# Aim
Which lines in the records below contain the string "wooden", matching case exactly? Pull out each of those lines and copy it.

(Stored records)

________________

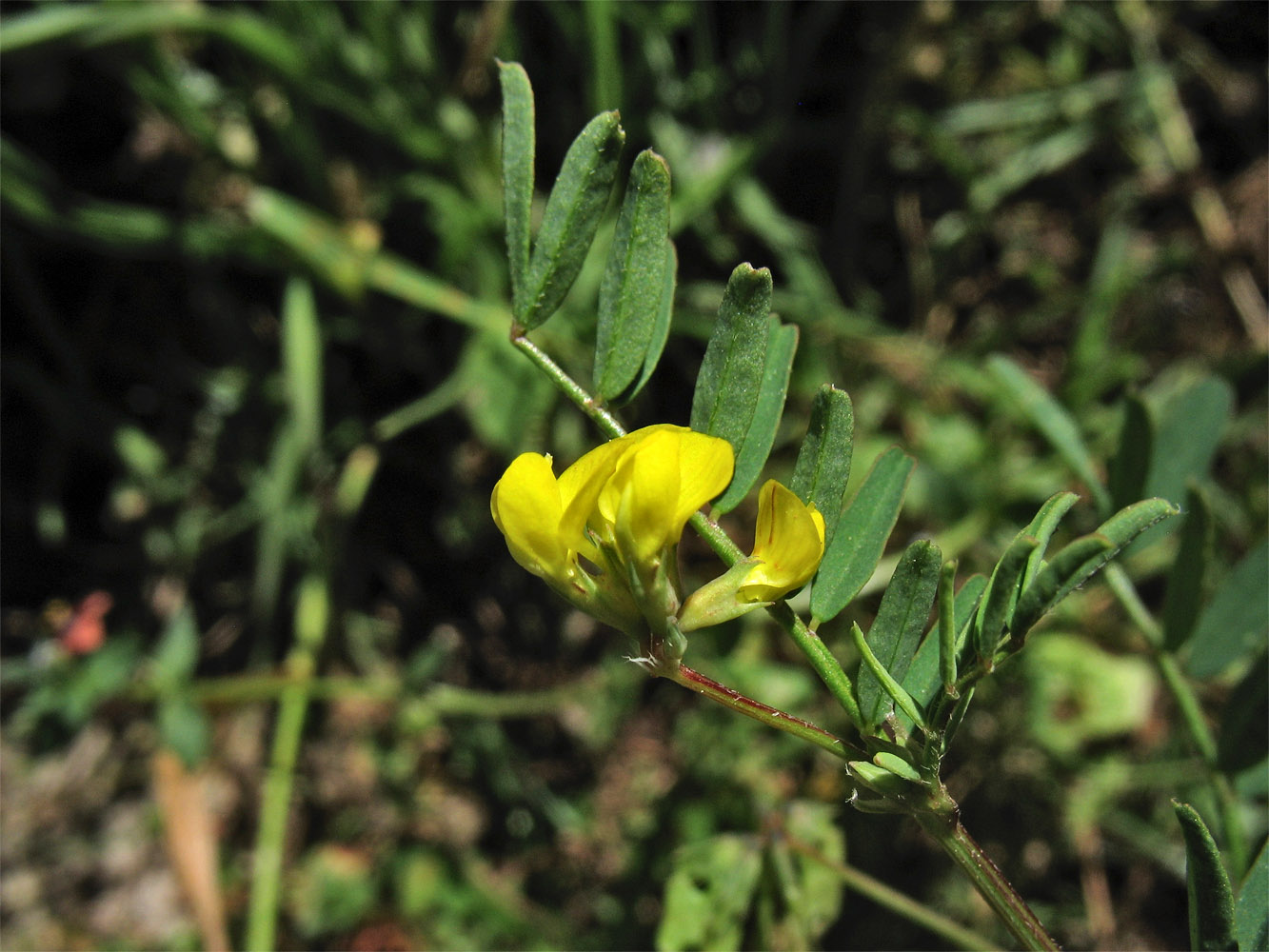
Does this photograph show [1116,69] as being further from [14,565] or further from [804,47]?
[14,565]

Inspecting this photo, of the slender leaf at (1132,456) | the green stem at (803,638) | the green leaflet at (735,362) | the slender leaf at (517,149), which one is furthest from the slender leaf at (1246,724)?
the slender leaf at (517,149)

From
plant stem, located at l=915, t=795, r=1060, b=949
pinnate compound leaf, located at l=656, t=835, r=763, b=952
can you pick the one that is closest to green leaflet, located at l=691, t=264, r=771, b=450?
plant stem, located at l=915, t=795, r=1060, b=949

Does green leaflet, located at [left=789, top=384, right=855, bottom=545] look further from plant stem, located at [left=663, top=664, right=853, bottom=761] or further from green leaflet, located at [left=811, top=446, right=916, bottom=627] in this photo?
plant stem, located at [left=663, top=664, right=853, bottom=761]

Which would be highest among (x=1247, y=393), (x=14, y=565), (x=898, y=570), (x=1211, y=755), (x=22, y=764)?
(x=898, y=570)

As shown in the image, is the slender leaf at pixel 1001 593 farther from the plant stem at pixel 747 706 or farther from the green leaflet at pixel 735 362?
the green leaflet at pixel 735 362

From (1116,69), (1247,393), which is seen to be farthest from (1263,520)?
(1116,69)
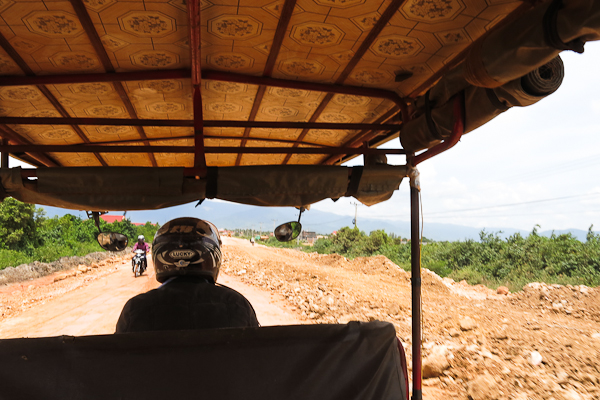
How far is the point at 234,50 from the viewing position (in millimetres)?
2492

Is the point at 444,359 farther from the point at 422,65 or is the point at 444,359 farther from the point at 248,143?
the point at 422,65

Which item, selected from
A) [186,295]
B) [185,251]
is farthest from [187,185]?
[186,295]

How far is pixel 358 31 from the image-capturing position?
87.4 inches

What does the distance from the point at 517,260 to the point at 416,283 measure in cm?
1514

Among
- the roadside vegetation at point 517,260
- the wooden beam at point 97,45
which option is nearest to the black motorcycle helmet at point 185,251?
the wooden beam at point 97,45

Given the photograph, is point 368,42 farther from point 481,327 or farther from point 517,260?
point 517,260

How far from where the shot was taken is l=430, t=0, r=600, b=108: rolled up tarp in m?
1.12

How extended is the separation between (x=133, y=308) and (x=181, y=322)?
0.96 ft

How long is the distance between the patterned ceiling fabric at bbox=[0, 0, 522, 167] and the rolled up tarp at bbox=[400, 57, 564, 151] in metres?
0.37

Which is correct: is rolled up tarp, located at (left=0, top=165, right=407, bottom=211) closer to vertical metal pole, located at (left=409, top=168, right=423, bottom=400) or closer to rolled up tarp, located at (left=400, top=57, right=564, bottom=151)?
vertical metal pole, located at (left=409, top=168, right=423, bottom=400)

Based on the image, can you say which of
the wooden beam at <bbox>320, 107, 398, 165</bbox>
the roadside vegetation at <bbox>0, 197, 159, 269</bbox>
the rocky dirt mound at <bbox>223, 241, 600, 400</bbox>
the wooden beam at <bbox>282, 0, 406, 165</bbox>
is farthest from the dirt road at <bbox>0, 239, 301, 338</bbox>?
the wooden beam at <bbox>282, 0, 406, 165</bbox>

________________

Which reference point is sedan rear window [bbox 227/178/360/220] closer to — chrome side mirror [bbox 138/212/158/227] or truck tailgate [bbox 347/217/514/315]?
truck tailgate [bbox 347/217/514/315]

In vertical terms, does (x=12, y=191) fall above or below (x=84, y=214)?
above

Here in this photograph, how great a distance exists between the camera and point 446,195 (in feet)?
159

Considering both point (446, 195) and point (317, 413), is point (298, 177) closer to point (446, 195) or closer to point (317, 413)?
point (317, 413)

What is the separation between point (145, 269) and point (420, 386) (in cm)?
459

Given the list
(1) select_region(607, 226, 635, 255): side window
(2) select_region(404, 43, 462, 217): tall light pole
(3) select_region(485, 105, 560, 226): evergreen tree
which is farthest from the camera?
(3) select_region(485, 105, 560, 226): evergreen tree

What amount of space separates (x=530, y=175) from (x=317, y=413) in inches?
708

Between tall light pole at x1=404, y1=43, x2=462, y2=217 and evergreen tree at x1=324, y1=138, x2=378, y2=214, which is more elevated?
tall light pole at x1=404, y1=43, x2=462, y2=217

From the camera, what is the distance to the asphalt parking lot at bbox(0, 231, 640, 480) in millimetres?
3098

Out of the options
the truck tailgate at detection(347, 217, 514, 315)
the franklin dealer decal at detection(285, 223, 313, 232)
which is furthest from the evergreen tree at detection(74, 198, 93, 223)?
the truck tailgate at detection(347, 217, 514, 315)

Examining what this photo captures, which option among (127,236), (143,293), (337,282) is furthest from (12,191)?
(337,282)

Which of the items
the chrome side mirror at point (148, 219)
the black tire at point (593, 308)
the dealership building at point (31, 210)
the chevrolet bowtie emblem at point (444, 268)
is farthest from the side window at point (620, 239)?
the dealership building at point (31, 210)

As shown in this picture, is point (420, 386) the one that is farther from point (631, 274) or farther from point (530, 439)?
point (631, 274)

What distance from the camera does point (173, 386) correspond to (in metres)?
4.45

________________

# Reply to the task
- the wooden beam at point 97,45
the wooden beam at point 97,45
the wooden beam at <bbox>320, 107, 398, 165</bbox>
the wooden beam at <bbox>282, 0, 406, 165</bbox>
the wooden beam at <bbox>282, 0, 406, 165</bbox>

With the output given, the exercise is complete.